The shift is aimed at curbing illegal streams and downloads that siphon viewers of heavily pirated series including “The Vampire Diaries” and “Gossip Girl” away from both TV and CWTV.com.
The decision comes on the heels of a test of the eight-hour gap that CW quietly conducted with some affiliates in four markets between October and January. There was no change in broadcast ratings in those markets and a slight increase on CWTV.com.
“It tells us that when you present next-day streaming, those who want to stream will be more predisposed to watching on CWTV.com or Hulu Plus than a pirate site,” said Rick Haskins, exec VP of marketing and digital programs at CW. “It also shows it didn’t really change the broadcast numbers.”
But shrinking the time between telecast and website nationwide could still cut into CW’s C3 ratings, a measurement that includes viewing on DVRs in the first three days after the premiere airdate.
The 75-hour window was imposed more than five years ago to help bolster the net’s C3 numbers. CW has consistently seen significant lift from DVR viewing in its otherwise flagging primetime ratings.
Another risk: The quick online turnaround could lure more of CW’s young-skewing audience into watching shows online instead of on TV, which draws more ad revenue and may be particularly problematic for the CW’s affiliates.
All in all, CW execs are crossing their fingers that broadcast ratings won’t shrink, and if they do, that those viewers will be watching on legal digital platforms instead of via Bittorrent. Worst-case scenario: Piracy levels are unaffected, and both TV and online auds suffer.
CW’s TV ratings are already foundering, down 20% season to date versus the same period a year ago in primetime among viewers 18-49 and 27% in the net’s target demo, 18-34. On Monday, a repeat of the CW series “Hart of Dixie” actually scored a 0.0 rating in 18-34.
CW often registers big gains for its shows when viewing is measured across ensuing days. “Vampire Diaries” and “90210” saw their auds grow by nearly 50% from the live telecast to seven days later.
Nevertheless, CW was compelled to change policy after internal research revealed that about 20% of all streams online of CW programming were of the illegal variety, with levels reaching 28%-29% for “Vampire Diaries” and “Gossip Girl.” Even worse: 50% of that piracy occurred within three days of the premiere broadcast. Those numbers aren’t growing at a particularly alarming rate but aren’t decreasing either.
The eight-hour window will bring CWTV.com in line with the window already in place for Apple’s iTunes and Hulu Plus, the latter thanks to one of several deals CW parent companies Warner Bros. and CBS Corp. made last year to put the network’s programming on digital outlets, infusing enough new revenue to stabilize the money-losing netlet.
The shift may not be good news for new Hulu Plus subscribers who may have decided to begin paying $8 per month to get an earlier start on online versions of CW programming. However, those subs still get to watch those episodes with lighter ad loads than those that run on CWTV.com, which has the same volume of ads as the telecast (but is not a simulcast).

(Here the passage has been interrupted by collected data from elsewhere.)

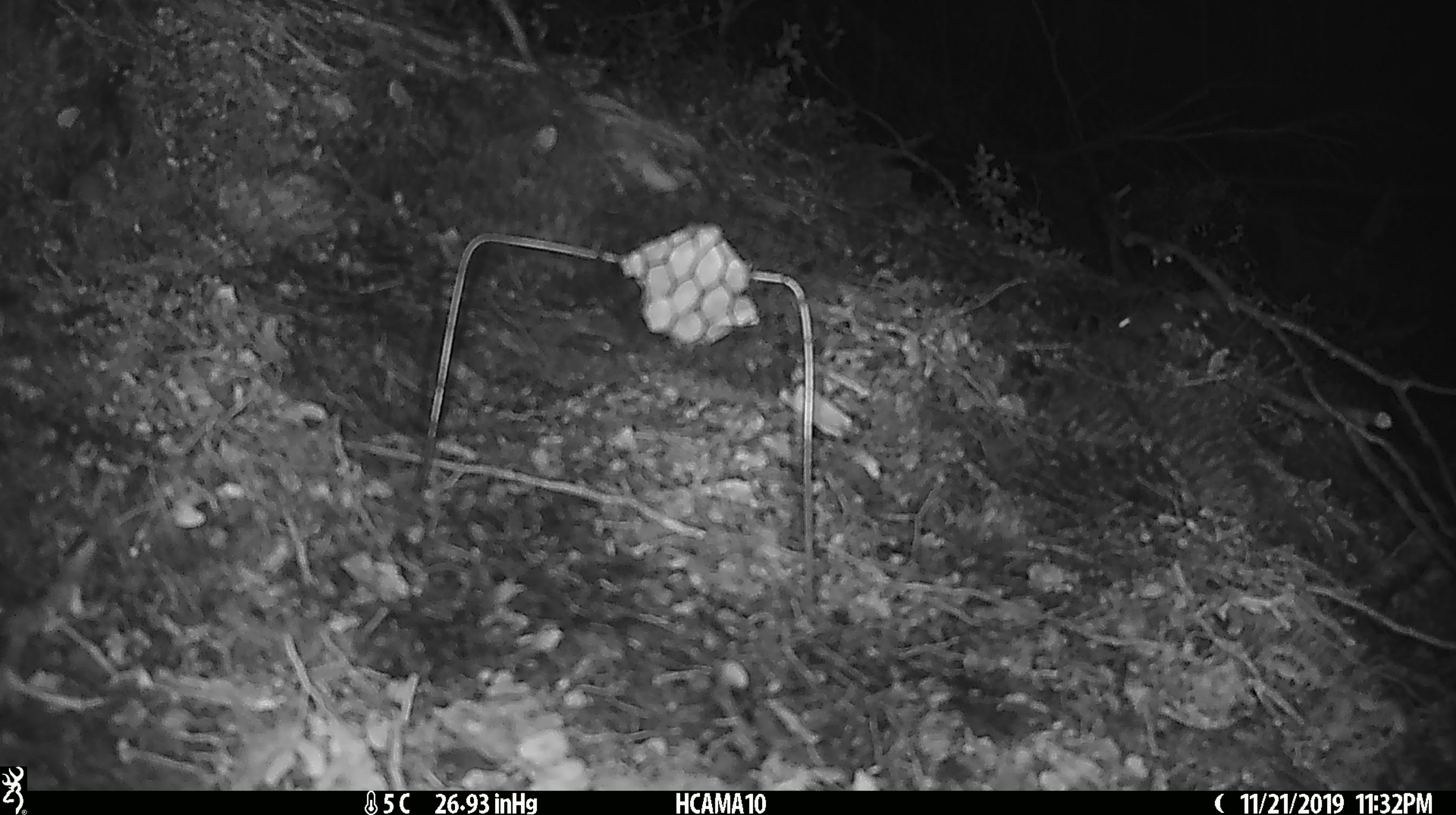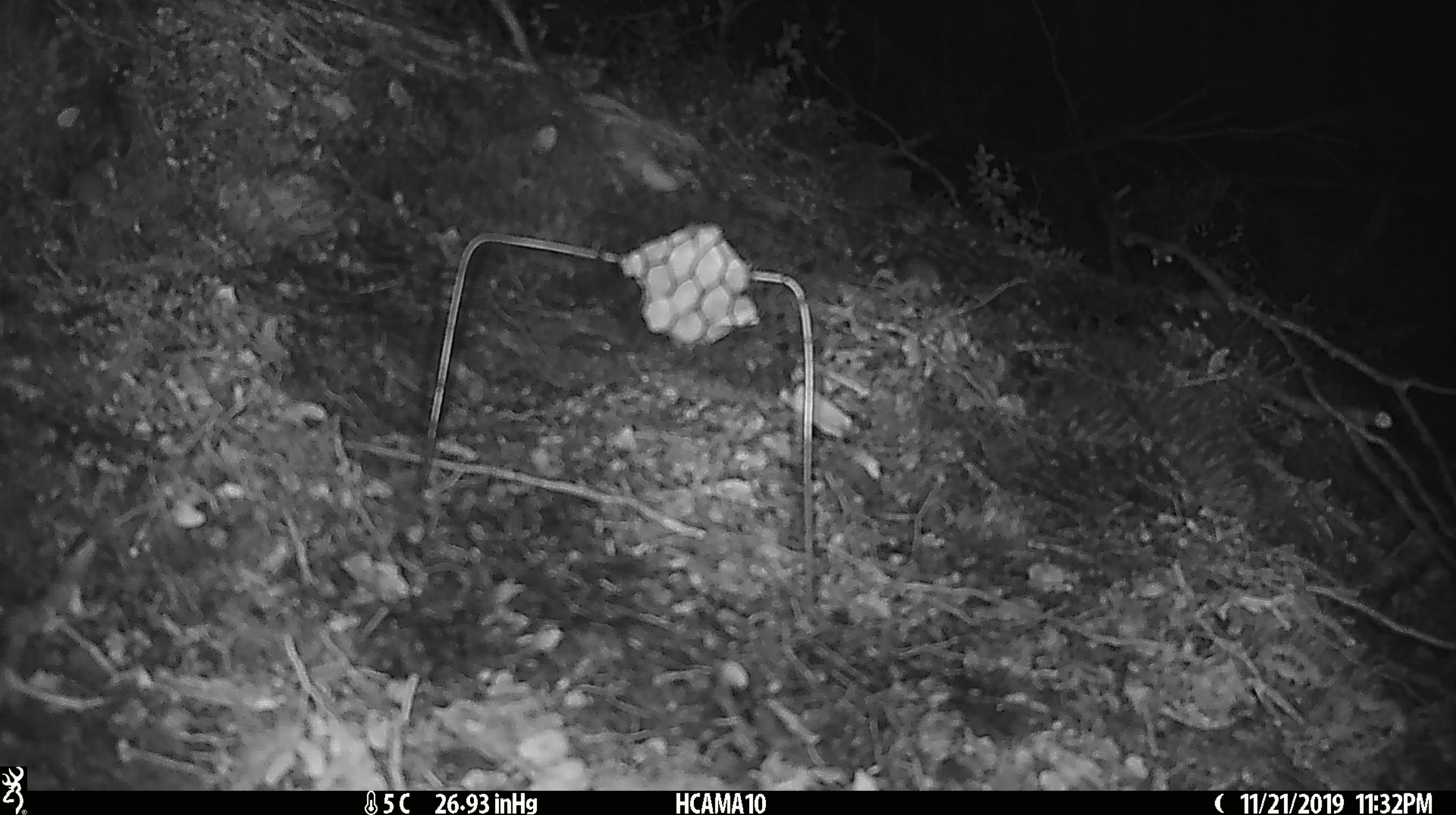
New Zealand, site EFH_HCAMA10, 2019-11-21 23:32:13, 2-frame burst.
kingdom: Animalia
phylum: Chordata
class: Mammalia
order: Rodentia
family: Muridae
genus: Mus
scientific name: Mus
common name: mouse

CW could see some relief online in the event that it adopts Nielsen’s Extended Screen measurement tool, which will be capable of rolling online viewership numbers into C3 provided CW runs a simulcast of the TV episode online with identical ad pods. But that tool has seen little uptake among TV networks to date, with CW opting to do its own measurement via a combination of data from Doubleclick and Nielsen VideoCensus.
The affiliate-level test was conducted in San Francisco, Dallas, Baltimore and Minneapolis with affiliates belonging to the CW’s three biggest station groups: Tribune, Sinclair and CBS. Those groups are onboard with the changes, and other station groups with CW affiliation are being notified.
To promote the CWTV.com shift, the network will begin airing the same 10- and 15-second spots promoting the tagline “See it tonight, stream it tomorrow” that it’s used in local tests.
The eight-hour gap will get its first test on a big night for the net: one that sees the first original episode of “Vampire Diaries” in several weeks.
Shift has the blessing of the network’s ad sales department, which has been slowly bringing the ad load online in proportion to TV over the past few years via its “convergence of screens” strategy. The Big Four haven’t been as aggressive on that front.
While the possibility that accelerated online availability will distract TV auds may not please them, moving to a next-day stream puts CW in line with other broadcasters’ online windows. However, the older skew of those nets’ auds made piracy less of a problem. Median age for the CW is 37.2, up from 34.6 a year ago, but still well younger than at the Big Four nets, whose median ages are in the 45-55 range.
The new online window represents perhaps the biggest policy change put in place under Mark Pedowitz, who is midway through his first season as president of the network. The netlet cut a pair of lucrative deals late last year that put CW content on the ad-supported part of Hulu eight days after broadcast and even more broadly on Netflix at the close of the season.